ZADANIE
Ułóż wiersze materiału w listę numerowaną, pomijając puste wiersze. Obrazy pomiń w odpowiedzi.

--------

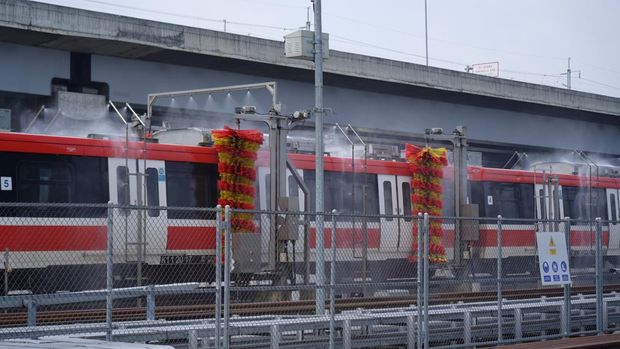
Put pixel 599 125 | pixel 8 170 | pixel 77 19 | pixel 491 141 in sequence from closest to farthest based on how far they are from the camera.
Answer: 1. pixel 8 170
2. pixel 77 19
3. pixel 491 141
4. pixel 599 125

--------

OCZEKIWANA ODPOWIEDŹ
1. Put pixel 599 125 | pixel 8 170 | pixel 77 19 | pixel 491 141 in sequence from closest to farthest based on how far they are from the camera.
2. Answer: 1. pixel 8 170
3. 2. pixel 77 19
4. 3. pixel 491 141
5. 4. pixel 599 125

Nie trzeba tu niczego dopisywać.